白霜鷹在常人的瞳孔不及追攝的光景裏把三十六劍拆分成三百六十招封住了全身門戶,阻住了蒙面人那隔空斬首的險毒攻勢的同時,身軀也猛的被一股強烈的潛勁撞上,如遭千斤重錘似的被震得氣血翻湧,五臟倒懸,眼冒金星,目暈腦脹,跌跌撞撞的倒退出去十步以外,身子還在踉蹌著倒退,一股逆血自腹內直湧而上,頓然只覺喉頭一甜,哇的一股鮮血奪口而噴。他急忙隨手抓住一棵小樹,用力將長劍插進地層,方才阻住了退勢。

口鼻艱澀的喘著混濁的粗氣,渾身劇痛難忍,四肢快要散架似的,白霜鷹一抹嘴角上的血漬,兩只布滿血肉的眸子射著利刀鋒刃的煞芒,筆直的盯向皮衣蒙面人。

其實,皮衣蒙面人也被迫得連退數步才拿樁穩身,很是震驚於白霜鷹那令人眼花繚亂,目眩神馳的劍招。因為普天之下,能在他這隔空斬首的殺手鐧下生還的人可說是微乎其微。看來這毛頭小夥是當之為愧的劍道奇才,日後必成大器,若不趕緊毀掉他,防患未燃,勢必後患無窮。

皮衣蒙面人既有毀掉白霜鷹的險惡用心,也有失之可惜的矛盾心理。因為他委實太欣賞和垂涎白霜鷹的潛質,剛勇和傲骨了。一時間竟有些舉棋不定。

白霜鷹乘這短促的時機,趕緊運氣調息,以備最後一搏。

俄頃,皮衣蒙面人終於痛下決心毀去白霜鷹,免得一時縱敵,數世無患。要知道,皮衣蒙面人可不是心善手軟,優柔寡斷的角色,剪除勁敵,肅清禍患,從來都是狠毒寡絕,毫不留情的,白霜鷹這個潛在的勁敵竟能讓他躊躇起來,不能不說是件奇事。

皮衣蒙面人陰鷙的盯著面無血色,傲然挺立,正暗自運功調息的白霜鷹。嗄嗄怪笑一聲,彈身電摯星火般撲了上去,形同一頭兇暴的猛鷙在獵食一只可憐楚楚的小鳥。

內力巨耗的白霜鷹已成強弩之末,敵人的功力占有壓倒性的優勢,硬撐下去,後果不堪設想,然則生性冷傲的他全然沒有脫逃的念頭,大有寧為正碎,不為瓦全的硬骨頭精神。

他毅然咬緊牙關,朝右側彈射,去勢如電的欺往一棵粗大的樹後,試圖利用樹木的掩護暫避敵人的鋒芒。

殊不知,他快得如電,蒙面人比電更快。

一條虎彪彪的黑影挾著一抹流星曳過蒼穹也似的晶亮光尾在黑暗中疾劃而過,頓時,白霜鷹的眉心,脖頸,胸膛,小肚四處要害全在攻擊中,奇強的罡風觸體生寒,若不趕快發招架擋,勢必有血肉橫飛,頭顱滾落的危險。

白霜鷹雖遭受重創,功力虛弱,但應便能力不減平時,就在那奇強剛猛的勁氣即將觸體的毫秒間,他急忙仰面倒向地面,那一溜晶亮的綠光自虛空裏擦過,將他飄起的衣袂撕得碎屑紛飛。

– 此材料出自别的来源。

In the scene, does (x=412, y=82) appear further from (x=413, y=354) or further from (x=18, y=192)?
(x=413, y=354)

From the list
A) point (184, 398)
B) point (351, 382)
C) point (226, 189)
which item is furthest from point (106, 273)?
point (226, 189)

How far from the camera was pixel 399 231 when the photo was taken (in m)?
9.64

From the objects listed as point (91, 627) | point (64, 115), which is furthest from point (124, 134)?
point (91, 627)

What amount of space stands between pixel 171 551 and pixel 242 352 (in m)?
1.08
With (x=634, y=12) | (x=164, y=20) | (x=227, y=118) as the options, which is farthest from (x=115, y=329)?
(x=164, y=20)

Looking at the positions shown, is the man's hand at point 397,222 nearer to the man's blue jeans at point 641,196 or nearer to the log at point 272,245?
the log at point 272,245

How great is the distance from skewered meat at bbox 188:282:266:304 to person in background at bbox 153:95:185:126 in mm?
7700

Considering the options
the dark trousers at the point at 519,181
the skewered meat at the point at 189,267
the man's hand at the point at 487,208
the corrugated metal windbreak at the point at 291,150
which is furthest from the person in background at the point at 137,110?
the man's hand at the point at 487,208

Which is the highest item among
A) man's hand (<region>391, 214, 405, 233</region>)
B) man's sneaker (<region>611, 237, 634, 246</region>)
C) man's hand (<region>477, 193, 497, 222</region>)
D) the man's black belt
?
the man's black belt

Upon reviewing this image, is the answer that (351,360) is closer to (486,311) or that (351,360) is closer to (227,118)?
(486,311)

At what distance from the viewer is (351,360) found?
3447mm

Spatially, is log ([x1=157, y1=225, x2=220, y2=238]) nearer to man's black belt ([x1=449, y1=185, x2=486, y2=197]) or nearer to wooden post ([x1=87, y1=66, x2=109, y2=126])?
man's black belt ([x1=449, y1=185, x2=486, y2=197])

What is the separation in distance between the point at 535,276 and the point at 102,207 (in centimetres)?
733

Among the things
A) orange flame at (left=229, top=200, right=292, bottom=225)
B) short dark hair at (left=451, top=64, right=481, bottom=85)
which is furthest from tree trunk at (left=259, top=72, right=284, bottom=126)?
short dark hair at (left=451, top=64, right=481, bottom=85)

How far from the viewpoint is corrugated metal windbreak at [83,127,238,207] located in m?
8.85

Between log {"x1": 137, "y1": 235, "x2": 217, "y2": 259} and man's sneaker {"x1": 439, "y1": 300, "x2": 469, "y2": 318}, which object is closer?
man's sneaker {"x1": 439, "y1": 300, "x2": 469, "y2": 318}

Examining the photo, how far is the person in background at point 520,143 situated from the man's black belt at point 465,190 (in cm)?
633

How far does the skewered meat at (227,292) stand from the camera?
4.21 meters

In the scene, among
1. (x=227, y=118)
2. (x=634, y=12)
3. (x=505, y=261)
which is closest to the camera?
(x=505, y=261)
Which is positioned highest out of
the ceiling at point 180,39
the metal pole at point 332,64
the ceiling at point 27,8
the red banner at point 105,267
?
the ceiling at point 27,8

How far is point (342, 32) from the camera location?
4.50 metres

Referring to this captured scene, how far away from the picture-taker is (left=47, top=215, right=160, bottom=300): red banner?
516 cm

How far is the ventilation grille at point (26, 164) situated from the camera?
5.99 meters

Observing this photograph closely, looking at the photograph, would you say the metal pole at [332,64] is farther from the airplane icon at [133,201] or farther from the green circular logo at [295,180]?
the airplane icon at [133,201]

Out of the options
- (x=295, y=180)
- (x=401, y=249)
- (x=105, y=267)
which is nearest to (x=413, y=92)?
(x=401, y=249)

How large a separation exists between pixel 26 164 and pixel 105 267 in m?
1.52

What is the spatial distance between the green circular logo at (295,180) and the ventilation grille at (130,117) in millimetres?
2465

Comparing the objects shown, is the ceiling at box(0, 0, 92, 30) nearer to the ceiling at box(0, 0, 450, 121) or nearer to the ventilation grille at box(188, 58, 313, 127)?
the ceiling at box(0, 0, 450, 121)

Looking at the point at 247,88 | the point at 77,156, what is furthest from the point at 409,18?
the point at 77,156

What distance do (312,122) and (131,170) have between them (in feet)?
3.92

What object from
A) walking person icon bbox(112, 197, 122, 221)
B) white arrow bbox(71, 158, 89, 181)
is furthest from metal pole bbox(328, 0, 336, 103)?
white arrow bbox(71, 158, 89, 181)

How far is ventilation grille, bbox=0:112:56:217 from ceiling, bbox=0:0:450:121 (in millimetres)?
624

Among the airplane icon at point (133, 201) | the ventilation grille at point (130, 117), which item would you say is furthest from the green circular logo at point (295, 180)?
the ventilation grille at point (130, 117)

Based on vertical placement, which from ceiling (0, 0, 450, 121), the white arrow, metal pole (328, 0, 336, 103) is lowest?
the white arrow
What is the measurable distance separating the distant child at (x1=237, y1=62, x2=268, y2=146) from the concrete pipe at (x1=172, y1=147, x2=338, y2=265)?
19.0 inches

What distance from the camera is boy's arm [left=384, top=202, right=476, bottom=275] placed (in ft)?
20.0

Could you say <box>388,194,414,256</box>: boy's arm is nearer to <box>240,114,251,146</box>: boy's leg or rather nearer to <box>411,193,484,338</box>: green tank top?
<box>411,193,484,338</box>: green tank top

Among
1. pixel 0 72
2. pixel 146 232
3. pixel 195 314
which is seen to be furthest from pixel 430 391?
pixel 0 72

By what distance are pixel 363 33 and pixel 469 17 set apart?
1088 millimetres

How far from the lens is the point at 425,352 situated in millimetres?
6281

白霜鷹急中生智的這一著應便之策大出皮衣蒙面人的意料之外。當下朝後火速飄退五尺,毫不稍停的再次電撲而上。

驀在此刻,一陣衣袂拂動枝葉的颯然風聲自左側上空傳至,一道灰影捷逾鬼魅的飄掠而出,一抹劃空流星曳尾般的劍芒迅疾點向皮衣蒙面人的左太陽穴。

皮衣蒙面人趕忙旋身收住去勢,左臂輕便的一揮,一股撼山拔岳的氣流隨手揮出,怒海狂飈的暴卷那條突然閃現的人影。

與此同時,白霜鷹旱地拔蔥的彈起身形,急於星火的隱向那棵高大的巨樹後面。

“波””嗖”

掌風撞擊劍氣的震響聲起處,那條灰影被剛猛的掌風迫得急促的朝後飄退尋丈,停身於一棵大樹的椏枝上方。

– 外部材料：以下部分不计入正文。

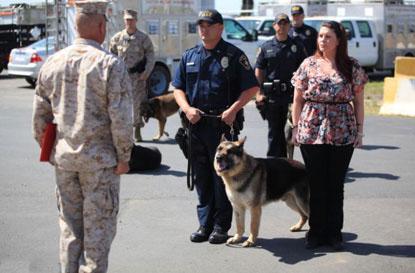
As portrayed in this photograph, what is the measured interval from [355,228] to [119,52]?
19.0 ft

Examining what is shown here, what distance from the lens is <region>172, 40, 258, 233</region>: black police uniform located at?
240 inches

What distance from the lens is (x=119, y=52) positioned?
446 inches

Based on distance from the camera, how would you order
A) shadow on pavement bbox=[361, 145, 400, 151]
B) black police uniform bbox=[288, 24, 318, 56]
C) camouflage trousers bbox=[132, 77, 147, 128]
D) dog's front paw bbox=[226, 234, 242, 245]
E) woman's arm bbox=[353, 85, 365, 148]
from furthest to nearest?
camouflage trousers bbox=[132, 77, 147, 128] < shadow on pavement bbox=[361, 145, 400, 151] < black police uniform bbox=[288, 24, 318, 56] < dog's front paw bbox=[226, 234, 242, 245] < woman's arm bbox=[353, 85, 365, 148]

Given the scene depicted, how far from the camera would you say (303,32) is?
9586mm

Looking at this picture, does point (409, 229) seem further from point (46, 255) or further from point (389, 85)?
point (389, 85)

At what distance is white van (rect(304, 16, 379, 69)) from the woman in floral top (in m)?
17.5

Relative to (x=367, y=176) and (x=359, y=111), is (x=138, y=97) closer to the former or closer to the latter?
(x=367, y=176)

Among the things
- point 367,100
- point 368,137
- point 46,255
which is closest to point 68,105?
point 46,255

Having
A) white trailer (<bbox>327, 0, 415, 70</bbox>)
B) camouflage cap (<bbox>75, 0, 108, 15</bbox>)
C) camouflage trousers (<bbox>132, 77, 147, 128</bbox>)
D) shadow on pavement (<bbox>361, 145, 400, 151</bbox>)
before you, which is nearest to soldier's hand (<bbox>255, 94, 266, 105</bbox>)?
shadow on pavement (<bbox>361, 145, 400, 151</bbox>)

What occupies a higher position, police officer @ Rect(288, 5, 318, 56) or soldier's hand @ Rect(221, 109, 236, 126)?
police officer @ Rect(288, 5, 318, 56)

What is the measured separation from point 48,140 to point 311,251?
2.59m

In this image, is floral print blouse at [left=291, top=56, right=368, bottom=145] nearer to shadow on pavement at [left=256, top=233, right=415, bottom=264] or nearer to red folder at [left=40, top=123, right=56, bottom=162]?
shadow on pavement at [left=256, top=233, right=415, bottom=264]

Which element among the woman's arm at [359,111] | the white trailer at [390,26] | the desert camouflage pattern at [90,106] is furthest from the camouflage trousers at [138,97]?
the white trailer at [390,26]

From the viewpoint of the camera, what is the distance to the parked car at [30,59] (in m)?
19.8
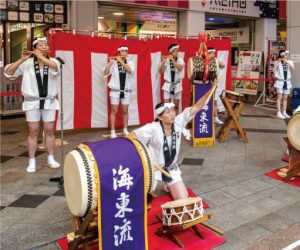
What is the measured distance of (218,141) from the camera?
25.2 ft

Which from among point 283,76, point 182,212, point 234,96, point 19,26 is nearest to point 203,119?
point 234,96

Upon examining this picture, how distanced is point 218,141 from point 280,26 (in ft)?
35.6

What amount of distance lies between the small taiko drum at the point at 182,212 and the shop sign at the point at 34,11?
8.05 metres

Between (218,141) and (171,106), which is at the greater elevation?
(171,106)

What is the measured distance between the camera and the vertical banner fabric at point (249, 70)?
41.1ft

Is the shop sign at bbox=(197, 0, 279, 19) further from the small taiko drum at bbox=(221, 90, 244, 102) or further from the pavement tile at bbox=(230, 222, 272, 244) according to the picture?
the pavement tile at bbox=(230, 222, 272, 244)

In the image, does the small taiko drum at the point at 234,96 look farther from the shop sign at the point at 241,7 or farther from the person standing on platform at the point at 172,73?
the shop sign at the point at 241,7

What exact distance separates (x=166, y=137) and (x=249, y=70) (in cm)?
939

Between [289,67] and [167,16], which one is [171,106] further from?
[167,16]

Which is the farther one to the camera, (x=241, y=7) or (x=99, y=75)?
(x=241, y=7)

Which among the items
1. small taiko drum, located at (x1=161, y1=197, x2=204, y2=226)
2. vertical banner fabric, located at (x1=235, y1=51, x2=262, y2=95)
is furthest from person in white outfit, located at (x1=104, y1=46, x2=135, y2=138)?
vertical banner fabric, located at (x1=235, y1=51, x2=262, y2=95)

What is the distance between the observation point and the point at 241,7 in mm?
Result: 13914

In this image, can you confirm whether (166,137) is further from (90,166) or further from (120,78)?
(120,78)

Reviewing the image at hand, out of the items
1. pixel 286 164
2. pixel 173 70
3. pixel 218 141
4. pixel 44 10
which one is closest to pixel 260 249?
pixel 286 164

白霜鷹用感恩的目光探視過去,嗯,來者是位豐神傻朗,剛毅勇武,風姿煥發的青年武士。

一身灰布長衫迎著瑟瑟的夜風忽忽的招展。

一把閃閃生輝的長劍,劍尖堅直朝上,劍身朝後緊貼臂膀的把在右手中,這是昆侖派弟子慣有的執劍英勢。

皮衣蒙面人那陰鷙,惡毒的梭芒剛一照定灰衫青年的面孔,竟然駭得倒退一步,驚訝的道了一聲:“羽劍公子。”

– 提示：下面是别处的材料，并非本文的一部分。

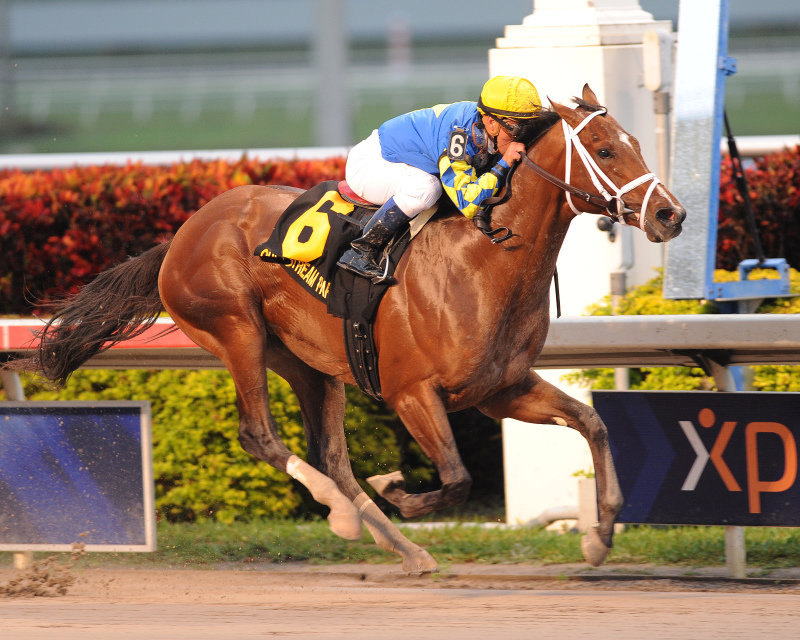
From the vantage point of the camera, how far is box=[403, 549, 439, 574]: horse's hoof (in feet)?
15.2

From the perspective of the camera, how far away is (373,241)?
14.3ft

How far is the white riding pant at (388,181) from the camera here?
14.1ft

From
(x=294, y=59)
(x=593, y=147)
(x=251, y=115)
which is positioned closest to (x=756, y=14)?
(x=294, y=59)

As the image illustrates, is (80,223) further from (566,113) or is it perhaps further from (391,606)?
(566,113)

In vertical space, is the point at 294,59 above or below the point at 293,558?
above

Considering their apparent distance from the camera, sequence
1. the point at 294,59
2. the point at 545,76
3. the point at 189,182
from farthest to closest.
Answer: the point at 294,59 < the point at 189,182 < the point at 545,76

灰衫青年瞟了一眼皮衣蒙面人手裏那閃耀著碧綠光芒的碧血劍,臉上立刻浮現出無比駭異,無比驚栗,無比疑懼的神色,僵窒了一下,栗然道:“碧血劍。”

此際,皮衣蒙面人的眼神中透露著一種意外的驚訝,他似乎早就熟識這位突然現身攪局的灰衫青年,他嗄嗄怪笑著,冷冰冰的道:“羽劍公子,你擾亂了本座的好事該當何罪?”

羽劍公子斂住驚魂,厲聲道:“你是什麽人?為何要對這位朋友苦苦相逼?失傳武林百年的碧血劍怎麽會在你手中?”

皮衣蒙面人的目芒又恢覆了往常的陰鷙,狠眼瞪視著羽劍公子,陰森森的道:“本座是誰?你無須知道,本座要殺誰,你也管不著。”

羽劍公子微微一怔,毫不示弱的道:“華某人今天就偏要管,你又當如何?”

皮衣蒙面人陰沈著語音,殘酷的道:“姓華的,你好大的口氣,本座遺憾的告訴你,看見了本座的碧血劍,你就休想走出這片林子。”